Starting with the line that contains "Noting what this", reproduce each line through the end of the listing below, with no other output.

• ENTRIES PROVIDED:
^^^^

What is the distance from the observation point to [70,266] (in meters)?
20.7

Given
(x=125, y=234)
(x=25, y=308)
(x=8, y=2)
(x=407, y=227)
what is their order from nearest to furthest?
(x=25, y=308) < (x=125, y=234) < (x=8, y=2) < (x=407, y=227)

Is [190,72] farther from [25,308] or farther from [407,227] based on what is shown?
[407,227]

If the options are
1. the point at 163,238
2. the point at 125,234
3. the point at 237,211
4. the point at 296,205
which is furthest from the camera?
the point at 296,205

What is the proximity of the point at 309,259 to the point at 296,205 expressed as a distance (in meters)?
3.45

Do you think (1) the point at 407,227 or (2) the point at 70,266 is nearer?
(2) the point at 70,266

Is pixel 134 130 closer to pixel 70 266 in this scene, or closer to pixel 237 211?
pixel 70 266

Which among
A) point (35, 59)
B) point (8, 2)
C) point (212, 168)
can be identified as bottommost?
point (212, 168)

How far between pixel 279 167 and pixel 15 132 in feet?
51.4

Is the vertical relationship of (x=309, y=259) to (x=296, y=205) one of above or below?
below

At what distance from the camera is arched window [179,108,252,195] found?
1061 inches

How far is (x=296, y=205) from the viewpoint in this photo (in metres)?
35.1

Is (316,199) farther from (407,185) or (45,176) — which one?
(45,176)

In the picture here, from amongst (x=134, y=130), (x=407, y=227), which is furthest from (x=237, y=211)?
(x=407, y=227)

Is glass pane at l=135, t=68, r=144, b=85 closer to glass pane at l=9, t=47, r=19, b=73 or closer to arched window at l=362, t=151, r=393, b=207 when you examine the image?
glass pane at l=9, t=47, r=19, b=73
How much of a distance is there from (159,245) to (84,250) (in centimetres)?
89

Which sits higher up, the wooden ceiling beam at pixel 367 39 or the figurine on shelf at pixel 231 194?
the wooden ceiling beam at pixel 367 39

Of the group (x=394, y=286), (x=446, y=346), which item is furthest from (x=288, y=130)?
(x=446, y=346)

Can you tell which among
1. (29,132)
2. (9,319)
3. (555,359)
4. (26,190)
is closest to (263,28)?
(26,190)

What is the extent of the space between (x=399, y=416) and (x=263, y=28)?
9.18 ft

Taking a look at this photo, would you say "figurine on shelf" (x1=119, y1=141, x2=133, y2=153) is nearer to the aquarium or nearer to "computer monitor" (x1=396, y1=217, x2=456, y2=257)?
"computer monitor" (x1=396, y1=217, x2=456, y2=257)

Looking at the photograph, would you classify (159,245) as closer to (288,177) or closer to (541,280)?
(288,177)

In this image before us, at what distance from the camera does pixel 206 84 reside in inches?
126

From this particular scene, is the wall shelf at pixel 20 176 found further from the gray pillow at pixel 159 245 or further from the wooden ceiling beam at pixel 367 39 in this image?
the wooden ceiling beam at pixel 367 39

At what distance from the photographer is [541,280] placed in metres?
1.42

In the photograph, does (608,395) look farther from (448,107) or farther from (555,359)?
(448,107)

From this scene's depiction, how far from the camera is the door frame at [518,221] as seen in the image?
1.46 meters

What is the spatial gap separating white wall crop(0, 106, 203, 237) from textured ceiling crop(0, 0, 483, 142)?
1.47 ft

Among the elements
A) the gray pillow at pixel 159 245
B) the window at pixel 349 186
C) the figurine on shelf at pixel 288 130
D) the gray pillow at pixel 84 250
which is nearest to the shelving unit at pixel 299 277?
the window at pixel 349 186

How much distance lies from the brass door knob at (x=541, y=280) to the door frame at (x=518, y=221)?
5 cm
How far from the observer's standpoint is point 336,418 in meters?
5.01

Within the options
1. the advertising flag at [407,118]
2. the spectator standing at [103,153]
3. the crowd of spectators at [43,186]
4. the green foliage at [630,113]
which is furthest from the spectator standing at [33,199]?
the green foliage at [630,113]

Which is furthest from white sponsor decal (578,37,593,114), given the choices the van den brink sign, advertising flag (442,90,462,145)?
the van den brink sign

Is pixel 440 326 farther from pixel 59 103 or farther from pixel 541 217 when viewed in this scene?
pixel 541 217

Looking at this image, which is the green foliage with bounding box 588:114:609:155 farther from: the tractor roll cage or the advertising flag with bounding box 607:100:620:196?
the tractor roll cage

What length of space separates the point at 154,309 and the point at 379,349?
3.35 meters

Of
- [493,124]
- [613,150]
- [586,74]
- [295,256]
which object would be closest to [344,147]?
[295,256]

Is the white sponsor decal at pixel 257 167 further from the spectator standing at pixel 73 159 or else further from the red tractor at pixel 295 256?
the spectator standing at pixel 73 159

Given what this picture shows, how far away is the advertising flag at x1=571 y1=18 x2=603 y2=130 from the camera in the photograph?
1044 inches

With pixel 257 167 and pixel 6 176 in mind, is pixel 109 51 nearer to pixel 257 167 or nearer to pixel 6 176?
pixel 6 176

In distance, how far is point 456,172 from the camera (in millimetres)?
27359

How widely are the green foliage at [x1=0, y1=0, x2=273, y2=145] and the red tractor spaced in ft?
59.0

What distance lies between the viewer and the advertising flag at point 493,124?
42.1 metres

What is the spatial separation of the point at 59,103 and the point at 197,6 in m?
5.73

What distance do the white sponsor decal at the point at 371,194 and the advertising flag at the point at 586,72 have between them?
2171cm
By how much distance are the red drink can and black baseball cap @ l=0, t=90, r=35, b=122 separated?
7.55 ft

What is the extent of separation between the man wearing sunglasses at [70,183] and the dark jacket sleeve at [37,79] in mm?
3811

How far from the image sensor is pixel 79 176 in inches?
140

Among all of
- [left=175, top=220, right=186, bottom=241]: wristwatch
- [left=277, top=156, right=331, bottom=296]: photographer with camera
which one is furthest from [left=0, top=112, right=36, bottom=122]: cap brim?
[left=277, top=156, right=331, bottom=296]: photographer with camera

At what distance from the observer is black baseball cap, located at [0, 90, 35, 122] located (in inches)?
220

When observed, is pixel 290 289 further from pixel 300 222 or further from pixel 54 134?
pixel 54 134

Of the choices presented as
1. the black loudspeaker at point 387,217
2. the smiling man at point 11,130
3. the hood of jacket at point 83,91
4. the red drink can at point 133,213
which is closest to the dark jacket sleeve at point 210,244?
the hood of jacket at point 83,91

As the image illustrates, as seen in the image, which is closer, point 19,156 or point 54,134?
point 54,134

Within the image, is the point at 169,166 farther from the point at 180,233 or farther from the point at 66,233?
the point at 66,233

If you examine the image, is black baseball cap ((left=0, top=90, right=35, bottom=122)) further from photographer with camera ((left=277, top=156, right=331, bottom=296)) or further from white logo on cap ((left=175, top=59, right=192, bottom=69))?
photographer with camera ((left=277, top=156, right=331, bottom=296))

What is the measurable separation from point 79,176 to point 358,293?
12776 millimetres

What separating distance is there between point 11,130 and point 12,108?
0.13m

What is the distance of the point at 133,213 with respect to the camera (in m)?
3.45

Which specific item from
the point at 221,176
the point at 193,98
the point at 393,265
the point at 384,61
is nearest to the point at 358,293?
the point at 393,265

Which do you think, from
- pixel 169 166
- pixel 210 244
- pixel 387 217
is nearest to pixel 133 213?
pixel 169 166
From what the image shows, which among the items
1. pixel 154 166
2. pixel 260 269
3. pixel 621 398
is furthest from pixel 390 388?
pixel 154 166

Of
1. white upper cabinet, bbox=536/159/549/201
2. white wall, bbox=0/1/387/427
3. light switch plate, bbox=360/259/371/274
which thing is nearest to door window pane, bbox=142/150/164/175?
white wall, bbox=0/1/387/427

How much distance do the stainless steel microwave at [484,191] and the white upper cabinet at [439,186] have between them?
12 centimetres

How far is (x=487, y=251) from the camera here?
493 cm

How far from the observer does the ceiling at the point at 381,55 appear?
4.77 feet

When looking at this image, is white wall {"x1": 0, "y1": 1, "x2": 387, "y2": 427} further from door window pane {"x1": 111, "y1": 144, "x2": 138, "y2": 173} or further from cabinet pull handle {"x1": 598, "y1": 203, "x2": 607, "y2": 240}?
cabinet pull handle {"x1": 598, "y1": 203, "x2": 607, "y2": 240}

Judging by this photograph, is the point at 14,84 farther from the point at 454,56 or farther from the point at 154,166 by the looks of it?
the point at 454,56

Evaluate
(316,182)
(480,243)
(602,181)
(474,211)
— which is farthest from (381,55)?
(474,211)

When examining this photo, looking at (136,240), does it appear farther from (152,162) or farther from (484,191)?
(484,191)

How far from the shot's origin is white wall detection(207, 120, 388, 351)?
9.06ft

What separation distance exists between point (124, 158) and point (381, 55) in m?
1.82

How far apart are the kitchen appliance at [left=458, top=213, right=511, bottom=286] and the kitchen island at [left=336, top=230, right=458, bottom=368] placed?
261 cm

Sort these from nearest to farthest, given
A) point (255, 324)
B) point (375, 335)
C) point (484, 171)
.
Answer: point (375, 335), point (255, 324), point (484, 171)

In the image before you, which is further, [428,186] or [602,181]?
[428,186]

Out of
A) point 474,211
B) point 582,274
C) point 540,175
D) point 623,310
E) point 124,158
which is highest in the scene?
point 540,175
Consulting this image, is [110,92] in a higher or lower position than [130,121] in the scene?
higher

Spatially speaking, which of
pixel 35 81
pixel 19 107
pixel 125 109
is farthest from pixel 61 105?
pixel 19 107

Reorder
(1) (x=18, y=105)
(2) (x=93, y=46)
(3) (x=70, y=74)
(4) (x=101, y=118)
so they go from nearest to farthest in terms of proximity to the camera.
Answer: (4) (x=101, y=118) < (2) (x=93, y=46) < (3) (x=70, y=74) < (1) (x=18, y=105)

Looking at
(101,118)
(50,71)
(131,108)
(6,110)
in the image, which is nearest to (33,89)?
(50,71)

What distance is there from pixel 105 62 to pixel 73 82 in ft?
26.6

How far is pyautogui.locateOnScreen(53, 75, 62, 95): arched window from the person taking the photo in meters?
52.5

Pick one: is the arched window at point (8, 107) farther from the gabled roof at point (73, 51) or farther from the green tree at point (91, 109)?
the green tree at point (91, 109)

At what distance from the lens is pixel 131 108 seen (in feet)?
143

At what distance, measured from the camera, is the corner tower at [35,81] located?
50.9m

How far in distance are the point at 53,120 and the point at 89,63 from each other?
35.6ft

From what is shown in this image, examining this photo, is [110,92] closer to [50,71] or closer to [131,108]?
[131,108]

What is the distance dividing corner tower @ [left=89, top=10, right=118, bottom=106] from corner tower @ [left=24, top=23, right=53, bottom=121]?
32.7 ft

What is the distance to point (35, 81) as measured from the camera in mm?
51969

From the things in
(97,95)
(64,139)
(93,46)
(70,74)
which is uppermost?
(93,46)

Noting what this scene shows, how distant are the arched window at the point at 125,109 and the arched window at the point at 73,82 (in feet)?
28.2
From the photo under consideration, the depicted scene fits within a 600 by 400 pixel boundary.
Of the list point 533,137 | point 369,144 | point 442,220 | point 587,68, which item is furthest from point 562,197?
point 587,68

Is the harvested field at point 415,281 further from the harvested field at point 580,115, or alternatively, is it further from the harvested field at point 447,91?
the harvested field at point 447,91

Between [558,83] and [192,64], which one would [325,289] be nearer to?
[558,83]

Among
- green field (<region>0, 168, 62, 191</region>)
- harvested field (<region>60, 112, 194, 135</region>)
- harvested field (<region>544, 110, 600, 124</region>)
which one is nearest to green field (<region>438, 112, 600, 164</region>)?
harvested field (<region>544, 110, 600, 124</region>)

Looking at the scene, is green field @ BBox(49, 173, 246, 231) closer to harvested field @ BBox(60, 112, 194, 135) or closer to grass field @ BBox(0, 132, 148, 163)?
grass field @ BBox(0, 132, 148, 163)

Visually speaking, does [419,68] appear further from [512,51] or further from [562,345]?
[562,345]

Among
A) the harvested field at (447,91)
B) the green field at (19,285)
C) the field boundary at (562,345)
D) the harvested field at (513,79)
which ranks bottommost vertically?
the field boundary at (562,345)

^^^^

• TASK SOLUTION:
Noting what this scene shows, how distant are the arched window at the point at 125,109 and the arched window at the point at 73,82 (in feet)?
28.2
From the photo under consideration, the depicted scene fits within a 600 by 400 pixel boundary.
Of the list point 533,137 | point 369,144 | point 442,220 | point 587,68, which item is furthest from point 562,197?
point 587,68

Is the harvested field at point 415,281 further from the harvested field at point 580,115, or alternatively, is it further from the harvested field at point 447,91?
the harvested field at point 447,91

Between [558,83] and [192,64], which one would [325,289] be nearer to?
[558,83]

Among
- green field (<region>0, 168, 62, 191</region>)
- harvested field (<region>60, 112, 194, 135</region>)
- harvested field (<region>544, 110, 600, 124</region>)
which one is nearest to green field (<region>438, 112, 600, 164</region>)?
harvested field (<region>544, 110, 600, 124</region>)

Looking at the scene, is green field @ BBox(49, 173, 246, 231) closer to harvested field @ BBox(60, 112, 194, 135) or closer to grass field @ BBox(0, 132, 148, 163)?
grass field @ BBox(0, 132, 148, 163)

Visually speaking, does [419,68] appear further from [512,51] or further from [562,345]?
[562,345]

Among
A) the harvested field at (447,91)
B) the green field at (19,285)
C) the field boundary at (562,345)
D) the harvested field at (513,79)
which ranks bottommost vertically?
the field boundary at (562,345)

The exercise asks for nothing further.